Friday 1 June 2007

Grumpy old media blogger

It seems to be the season of redesigns. After the Times, the Guardian has now redesigned its website - like the Times, making it rather lighter, with more space, and lighter font styles.No lime green, but like the Times it's changed the grid to enable more columns to be carried across the page, separating out the content in different ways. I don't love it... but it is undeniably useful.

This all leaves the Indie looking rather faded. The Indie seems to have decided that Web 2.0 isn't going to happen. It was early into podcasts with a travel series but it seems pretty much to have given up on them.

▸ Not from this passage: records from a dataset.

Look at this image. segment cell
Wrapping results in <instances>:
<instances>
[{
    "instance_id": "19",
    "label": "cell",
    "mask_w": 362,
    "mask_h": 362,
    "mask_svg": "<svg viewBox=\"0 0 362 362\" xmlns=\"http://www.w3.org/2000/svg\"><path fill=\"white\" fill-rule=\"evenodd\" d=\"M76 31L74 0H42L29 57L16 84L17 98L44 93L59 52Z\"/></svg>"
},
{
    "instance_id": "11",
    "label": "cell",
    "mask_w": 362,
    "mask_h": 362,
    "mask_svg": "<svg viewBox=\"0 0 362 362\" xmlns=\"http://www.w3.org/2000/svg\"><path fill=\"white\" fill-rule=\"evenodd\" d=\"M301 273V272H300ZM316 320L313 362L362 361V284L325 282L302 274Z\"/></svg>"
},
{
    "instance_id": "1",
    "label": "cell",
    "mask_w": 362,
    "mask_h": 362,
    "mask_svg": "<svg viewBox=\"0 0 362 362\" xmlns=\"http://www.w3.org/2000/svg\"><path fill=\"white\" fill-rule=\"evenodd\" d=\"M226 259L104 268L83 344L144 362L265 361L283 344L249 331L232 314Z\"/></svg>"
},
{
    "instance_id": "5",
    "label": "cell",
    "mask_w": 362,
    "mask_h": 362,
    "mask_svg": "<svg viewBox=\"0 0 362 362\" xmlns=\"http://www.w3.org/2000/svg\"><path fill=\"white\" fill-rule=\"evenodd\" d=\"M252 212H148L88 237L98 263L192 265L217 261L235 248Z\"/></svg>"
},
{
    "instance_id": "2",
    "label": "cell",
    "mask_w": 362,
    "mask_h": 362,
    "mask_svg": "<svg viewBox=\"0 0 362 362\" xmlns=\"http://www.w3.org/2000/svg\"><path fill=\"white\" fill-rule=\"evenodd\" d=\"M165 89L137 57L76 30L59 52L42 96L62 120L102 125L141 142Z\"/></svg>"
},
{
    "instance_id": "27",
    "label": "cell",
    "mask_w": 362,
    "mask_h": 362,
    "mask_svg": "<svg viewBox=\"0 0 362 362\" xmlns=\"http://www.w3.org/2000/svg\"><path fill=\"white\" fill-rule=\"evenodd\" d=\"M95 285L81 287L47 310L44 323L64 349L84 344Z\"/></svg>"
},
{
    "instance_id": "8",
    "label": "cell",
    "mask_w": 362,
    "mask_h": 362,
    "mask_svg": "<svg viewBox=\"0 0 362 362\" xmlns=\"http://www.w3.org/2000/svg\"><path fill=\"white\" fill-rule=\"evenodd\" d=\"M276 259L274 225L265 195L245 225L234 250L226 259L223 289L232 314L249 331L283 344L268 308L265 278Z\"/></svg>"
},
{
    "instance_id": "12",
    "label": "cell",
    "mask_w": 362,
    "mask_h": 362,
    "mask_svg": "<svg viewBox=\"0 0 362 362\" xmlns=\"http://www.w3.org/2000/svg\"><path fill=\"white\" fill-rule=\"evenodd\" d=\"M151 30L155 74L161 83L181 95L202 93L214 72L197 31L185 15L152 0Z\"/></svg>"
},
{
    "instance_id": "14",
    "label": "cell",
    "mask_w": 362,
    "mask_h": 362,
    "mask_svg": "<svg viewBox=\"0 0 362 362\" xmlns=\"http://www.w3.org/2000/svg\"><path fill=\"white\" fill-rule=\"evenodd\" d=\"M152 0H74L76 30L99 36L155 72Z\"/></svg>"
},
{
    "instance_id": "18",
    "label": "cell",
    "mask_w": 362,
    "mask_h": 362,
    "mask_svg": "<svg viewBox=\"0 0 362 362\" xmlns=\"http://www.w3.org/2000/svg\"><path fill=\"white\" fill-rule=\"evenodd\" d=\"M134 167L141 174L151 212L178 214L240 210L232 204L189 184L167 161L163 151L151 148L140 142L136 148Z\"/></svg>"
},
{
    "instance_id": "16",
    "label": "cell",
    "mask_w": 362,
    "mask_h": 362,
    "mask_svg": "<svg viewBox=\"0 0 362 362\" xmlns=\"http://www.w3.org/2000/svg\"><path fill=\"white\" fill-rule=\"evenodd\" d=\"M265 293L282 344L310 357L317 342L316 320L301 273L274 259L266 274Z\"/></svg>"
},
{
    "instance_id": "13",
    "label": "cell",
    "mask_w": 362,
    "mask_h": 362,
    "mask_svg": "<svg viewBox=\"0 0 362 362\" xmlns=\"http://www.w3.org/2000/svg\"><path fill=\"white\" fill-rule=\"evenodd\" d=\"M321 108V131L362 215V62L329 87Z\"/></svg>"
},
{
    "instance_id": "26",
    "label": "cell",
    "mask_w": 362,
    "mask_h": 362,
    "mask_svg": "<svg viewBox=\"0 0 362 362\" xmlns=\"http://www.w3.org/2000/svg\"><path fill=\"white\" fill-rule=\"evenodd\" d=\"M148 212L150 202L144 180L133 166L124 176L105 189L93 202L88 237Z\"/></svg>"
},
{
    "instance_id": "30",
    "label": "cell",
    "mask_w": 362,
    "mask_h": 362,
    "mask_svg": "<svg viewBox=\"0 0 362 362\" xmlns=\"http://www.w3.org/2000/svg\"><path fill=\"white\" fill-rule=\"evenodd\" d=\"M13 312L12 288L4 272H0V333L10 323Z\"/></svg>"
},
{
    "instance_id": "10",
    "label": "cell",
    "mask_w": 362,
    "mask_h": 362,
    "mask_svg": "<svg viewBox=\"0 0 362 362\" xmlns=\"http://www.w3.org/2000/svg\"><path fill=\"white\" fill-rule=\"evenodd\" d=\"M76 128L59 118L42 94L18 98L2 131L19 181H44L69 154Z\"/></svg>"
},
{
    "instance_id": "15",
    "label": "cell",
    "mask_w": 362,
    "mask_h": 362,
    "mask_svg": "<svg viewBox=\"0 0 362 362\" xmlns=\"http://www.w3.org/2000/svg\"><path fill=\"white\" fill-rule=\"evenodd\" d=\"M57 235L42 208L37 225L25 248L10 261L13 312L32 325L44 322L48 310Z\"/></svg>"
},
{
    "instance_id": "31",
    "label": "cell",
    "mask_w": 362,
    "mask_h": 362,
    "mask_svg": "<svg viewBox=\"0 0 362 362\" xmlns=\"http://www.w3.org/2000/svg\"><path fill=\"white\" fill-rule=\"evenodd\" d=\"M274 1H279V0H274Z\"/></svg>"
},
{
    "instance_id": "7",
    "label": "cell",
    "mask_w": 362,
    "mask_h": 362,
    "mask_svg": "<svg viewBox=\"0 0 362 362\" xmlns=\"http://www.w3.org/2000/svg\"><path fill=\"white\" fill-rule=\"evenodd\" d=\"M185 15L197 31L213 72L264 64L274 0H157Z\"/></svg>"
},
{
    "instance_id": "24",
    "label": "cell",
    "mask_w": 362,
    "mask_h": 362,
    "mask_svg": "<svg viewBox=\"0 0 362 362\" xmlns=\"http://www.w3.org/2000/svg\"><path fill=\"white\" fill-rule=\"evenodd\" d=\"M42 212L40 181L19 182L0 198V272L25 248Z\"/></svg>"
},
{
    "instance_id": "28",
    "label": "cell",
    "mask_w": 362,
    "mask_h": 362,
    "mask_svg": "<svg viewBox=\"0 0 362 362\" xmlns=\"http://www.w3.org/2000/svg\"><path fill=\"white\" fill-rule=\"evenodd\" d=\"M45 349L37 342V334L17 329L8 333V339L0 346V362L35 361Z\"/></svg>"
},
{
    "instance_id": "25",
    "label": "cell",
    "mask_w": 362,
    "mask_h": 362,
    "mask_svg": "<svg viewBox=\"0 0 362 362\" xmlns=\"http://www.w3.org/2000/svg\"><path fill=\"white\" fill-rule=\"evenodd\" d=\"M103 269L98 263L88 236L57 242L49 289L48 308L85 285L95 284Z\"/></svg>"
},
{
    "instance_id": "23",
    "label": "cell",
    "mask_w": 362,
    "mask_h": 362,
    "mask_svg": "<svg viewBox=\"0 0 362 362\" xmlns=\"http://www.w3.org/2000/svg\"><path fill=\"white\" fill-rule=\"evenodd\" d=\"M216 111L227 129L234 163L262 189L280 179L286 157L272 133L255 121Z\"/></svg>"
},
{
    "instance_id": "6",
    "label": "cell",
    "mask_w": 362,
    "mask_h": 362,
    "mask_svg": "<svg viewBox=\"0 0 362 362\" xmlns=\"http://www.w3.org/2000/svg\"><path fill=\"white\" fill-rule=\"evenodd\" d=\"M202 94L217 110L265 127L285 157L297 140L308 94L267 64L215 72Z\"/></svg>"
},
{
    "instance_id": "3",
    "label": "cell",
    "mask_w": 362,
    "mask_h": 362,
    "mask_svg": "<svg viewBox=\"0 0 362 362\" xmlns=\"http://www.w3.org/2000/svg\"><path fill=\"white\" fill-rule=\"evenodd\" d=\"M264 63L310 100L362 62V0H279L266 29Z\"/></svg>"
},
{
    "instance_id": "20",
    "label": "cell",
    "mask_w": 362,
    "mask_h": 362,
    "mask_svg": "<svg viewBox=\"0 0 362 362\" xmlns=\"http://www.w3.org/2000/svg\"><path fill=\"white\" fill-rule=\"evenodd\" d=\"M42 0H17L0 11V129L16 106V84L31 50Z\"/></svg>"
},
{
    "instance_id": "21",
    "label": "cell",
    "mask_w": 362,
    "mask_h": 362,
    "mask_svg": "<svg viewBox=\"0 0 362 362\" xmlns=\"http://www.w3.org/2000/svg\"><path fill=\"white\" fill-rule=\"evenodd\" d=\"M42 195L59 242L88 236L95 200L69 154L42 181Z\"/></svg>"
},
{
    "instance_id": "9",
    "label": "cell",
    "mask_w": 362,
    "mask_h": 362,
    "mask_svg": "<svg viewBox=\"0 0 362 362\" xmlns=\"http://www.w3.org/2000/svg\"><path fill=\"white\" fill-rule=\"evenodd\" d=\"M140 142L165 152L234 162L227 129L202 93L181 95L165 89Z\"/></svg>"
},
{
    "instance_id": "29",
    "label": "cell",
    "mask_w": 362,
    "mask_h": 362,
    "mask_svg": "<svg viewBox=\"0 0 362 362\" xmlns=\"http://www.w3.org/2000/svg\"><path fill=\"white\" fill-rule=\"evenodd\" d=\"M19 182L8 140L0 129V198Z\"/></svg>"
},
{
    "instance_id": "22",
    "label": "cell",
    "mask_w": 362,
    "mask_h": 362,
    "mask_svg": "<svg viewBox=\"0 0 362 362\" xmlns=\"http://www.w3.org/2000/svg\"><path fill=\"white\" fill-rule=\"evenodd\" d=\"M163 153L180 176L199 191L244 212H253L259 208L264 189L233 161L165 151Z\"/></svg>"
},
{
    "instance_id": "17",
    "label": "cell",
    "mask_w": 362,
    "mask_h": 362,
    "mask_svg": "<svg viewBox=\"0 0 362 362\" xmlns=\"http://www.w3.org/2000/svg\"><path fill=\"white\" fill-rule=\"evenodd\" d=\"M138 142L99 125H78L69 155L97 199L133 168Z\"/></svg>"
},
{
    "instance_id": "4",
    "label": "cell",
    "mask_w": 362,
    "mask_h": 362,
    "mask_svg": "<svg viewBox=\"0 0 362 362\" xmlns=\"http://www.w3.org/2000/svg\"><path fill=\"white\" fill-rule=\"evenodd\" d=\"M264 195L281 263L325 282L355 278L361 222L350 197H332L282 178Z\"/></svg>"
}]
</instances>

Attitudes to rich media are odd. For instance the Guardian and Times often run video but they still can't be arsed to put pictures or graphics with many of their articles. A recent article on the Times website about swimsuits had no pics. Fashion without pics? Weird, not wired.

And there is one thing the Times is doing - in fact, doing again - that drives me wild. Load up a page and IT STARTS TO TALK. You are reading, I don't know what, an article about the French parliamentary elections, and suddenly this voice breaks in and says 'I was in Hay-on-Wye the other day and...' or 'Welcome to Washington and Reuters News'.

Now we know, being English, that newspapers are there to discourage talking, that's why they come out in time for your breakfast. :-) Unlike on Youtube, I do not come to the Times for videos, and unlike iTunes I do not come for audio. I come, first and foremost, for news - and I want to be the arbiter of how I use that news. It's a usability issue, but one the Times doesn't care about. They are going to tell me how I need to experience their web site.

Oh dear oh dear. There's a traditional editor in there somewhere who still hasn't understood the meaning of interactivity.

Meanwhile, I'm going to be spending more time on the Telegraph site as my chunk of right-of-centre comment, and be damned to the Times and its talking robot.